::: Input records

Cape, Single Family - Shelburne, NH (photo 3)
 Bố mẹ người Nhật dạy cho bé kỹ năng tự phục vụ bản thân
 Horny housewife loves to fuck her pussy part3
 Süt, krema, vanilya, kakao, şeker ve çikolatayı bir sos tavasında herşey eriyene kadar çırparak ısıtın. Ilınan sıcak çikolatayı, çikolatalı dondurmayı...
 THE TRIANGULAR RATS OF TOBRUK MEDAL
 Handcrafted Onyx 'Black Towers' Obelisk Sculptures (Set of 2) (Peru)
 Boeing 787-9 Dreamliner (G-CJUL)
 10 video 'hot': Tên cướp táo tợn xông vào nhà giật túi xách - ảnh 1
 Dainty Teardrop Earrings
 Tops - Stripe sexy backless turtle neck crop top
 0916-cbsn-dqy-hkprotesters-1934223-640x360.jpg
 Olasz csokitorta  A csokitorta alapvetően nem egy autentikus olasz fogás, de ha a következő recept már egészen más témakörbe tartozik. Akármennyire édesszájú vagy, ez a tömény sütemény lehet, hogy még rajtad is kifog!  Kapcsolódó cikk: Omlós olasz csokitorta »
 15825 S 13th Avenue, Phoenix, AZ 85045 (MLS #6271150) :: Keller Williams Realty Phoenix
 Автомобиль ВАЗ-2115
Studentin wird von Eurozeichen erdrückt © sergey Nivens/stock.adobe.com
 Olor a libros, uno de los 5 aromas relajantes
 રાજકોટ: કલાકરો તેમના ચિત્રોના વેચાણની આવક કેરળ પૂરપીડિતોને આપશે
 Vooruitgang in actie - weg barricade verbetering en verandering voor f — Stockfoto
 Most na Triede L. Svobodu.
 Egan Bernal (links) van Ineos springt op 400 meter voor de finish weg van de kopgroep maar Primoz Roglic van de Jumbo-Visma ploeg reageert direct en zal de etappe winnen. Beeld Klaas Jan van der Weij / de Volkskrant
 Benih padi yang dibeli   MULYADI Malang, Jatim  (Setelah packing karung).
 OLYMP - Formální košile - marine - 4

::::::

• [How to complete this task]:
All of the data above should be set down word for word.

• [Solution for this exercise]:
Cape, Single Family - Shelburne, NH (photo 3)
 Bố mẹ người Nhật dạy cho bé kỹ năng tự phục vụ bản thân
 Horny housewife loves to fuck her pussy part3
 Süt, krema, vanilya, kakao, şeker ve çikolatayı bir sos tavasında herşey eriyene kadar çırparak ısıtın. Ilınan sıcak çikolatayı, çikolatalı dondurmayı...
 THE TRIANGULAR RATS OF TOBRUK MEDAL
 Handcrafted Onyx 'Black Towers' Obelisk Sculptures (Set of 2) (Peru)
 Boeing 787-9 Dreamliner (G-CJUL)
 10 video 'hot': Tên cướp táo tợn xông vào nhà giật túi xách - ảnh 1
 Dainty Teardrop Earrings
 Tops - Stripe sexy backless turtle neck crop top
 0916-cbsn-dqy-hkprotesters-1934223-640x360.jpg
 Olasz csokitorta  A csokitorta alapvetően nem egy autentikus olasz fogás, de ha a következő recept már egészen más témakörbe tartozik. Akármennyire édesszájú vagy, ez a tömény sütemény lehet, hogy még rajtad is kifog!  Kapcsolódó cikk: Omlós olasz csokitorta »
 15825 S 13th Avenue, Phoenix, AZ 85045 (MLS #6271150) :: Keller Williams Realty Phoenix
 Автомобиль ВАЗ-2115
Studentin wird von Eurozeichen erdrückt © sergey Nivens/stock.adobe.com
 Olor a libros, uno de los 5 aromas relajantes
 રાજકોટ: કલાકરો તેમના ચિત્રોના વેચાણની આવક કેરળ પૂરપીડિતોને આપશે
 Vooruitgang in actie - weg barricade verbetering en verandering voor f — Stockfoto
 Most na Triede L. Svobodu.
 Egan Bernal (links) van Ineos springt op 400 meter voor de finish weg van de kopgroep maar Primoz Roglic van de Jumbo-Visma ploeg reageert direct en zal de etappe winnen. Beeld Klaas Jan van der Weij / de Volkskrant
 Benih padi yang dibeli   MULYADI Malang, Jatim  (Setelah packing karung).
 OLYMP - Formální košile - marine - 4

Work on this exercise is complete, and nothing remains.